The task
In the stretch from the line containing "Minimalist white leather" through the line containing "Hands holding blue", put "shoulder bag" in place of "crossbody bag" and write out those lines with everything else left as it is.

Extracted records

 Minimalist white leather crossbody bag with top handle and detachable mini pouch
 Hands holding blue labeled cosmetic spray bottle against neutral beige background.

==

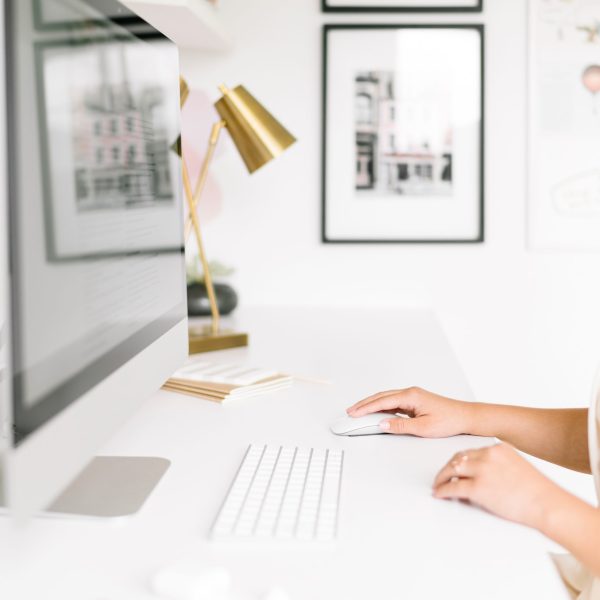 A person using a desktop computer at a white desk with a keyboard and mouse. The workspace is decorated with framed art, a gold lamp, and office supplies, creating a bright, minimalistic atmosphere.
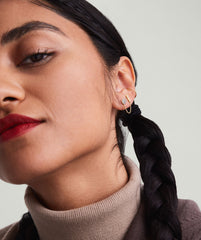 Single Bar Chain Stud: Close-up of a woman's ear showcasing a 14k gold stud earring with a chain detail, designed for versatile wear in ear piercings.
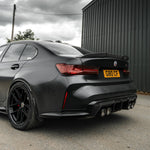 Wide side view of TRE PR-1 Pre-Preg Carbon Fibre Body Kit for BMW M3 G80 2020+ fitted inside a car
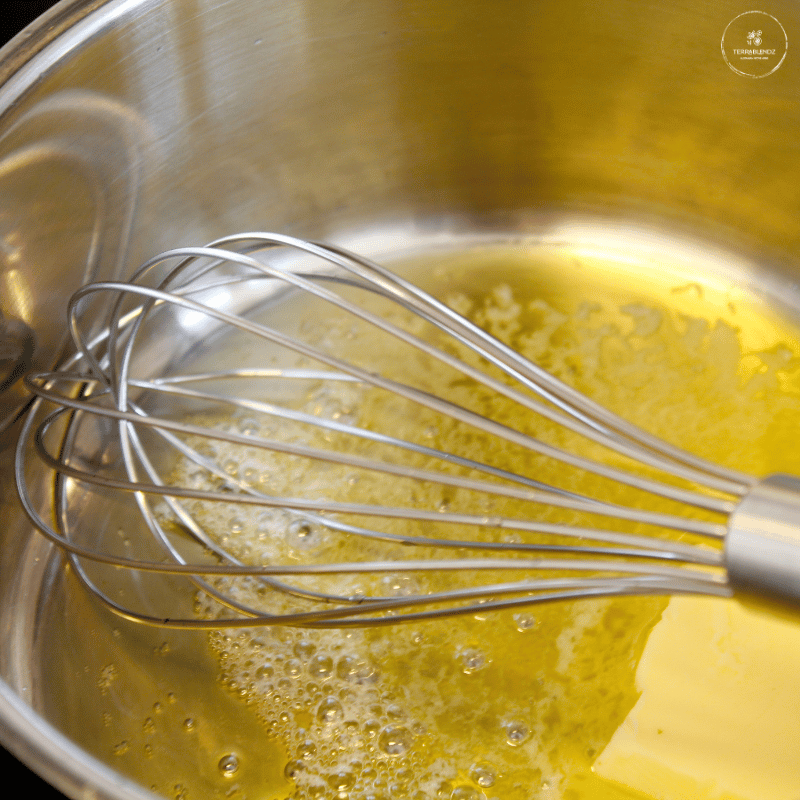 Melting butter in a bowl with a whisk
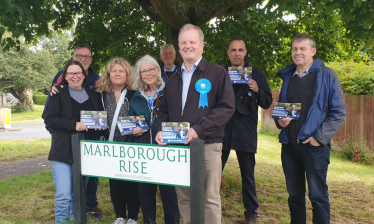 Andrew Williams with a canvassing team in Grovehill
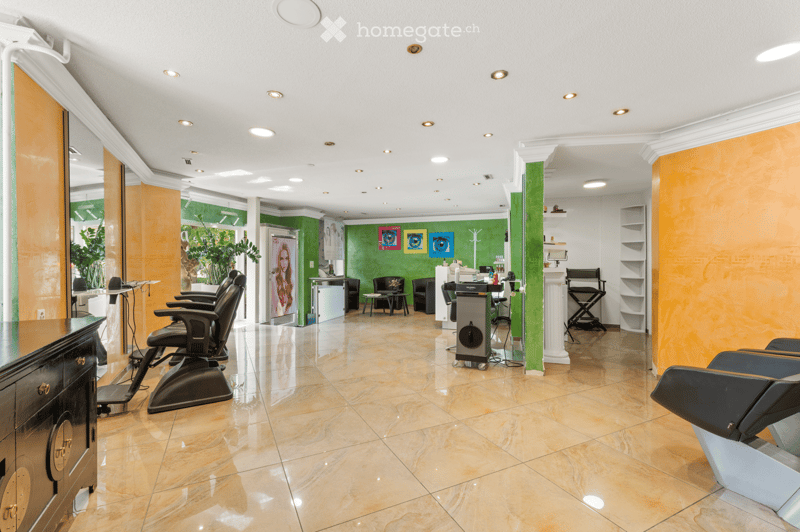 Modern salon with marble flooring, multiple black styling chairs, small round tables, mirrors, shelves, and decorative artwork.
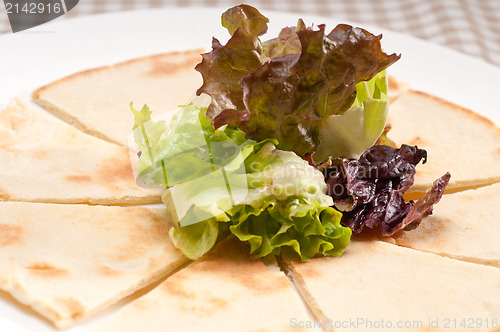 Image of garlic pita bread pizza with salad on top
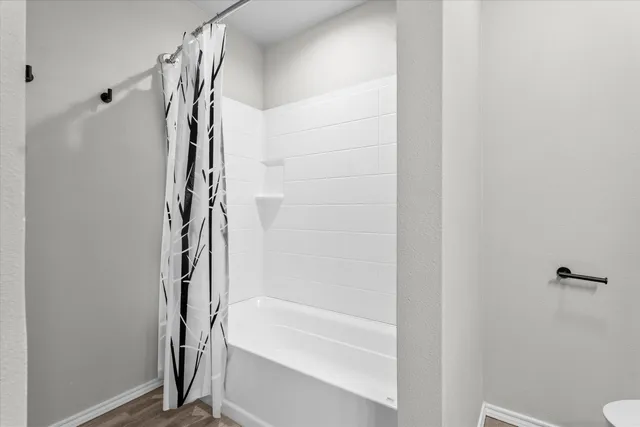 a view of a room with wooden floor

Written response
 Minimalist white leather shoulder bag with top handle and detachable mini pouch
 Hands holding blue labeled cosmetic spray bottle against neutral beige background.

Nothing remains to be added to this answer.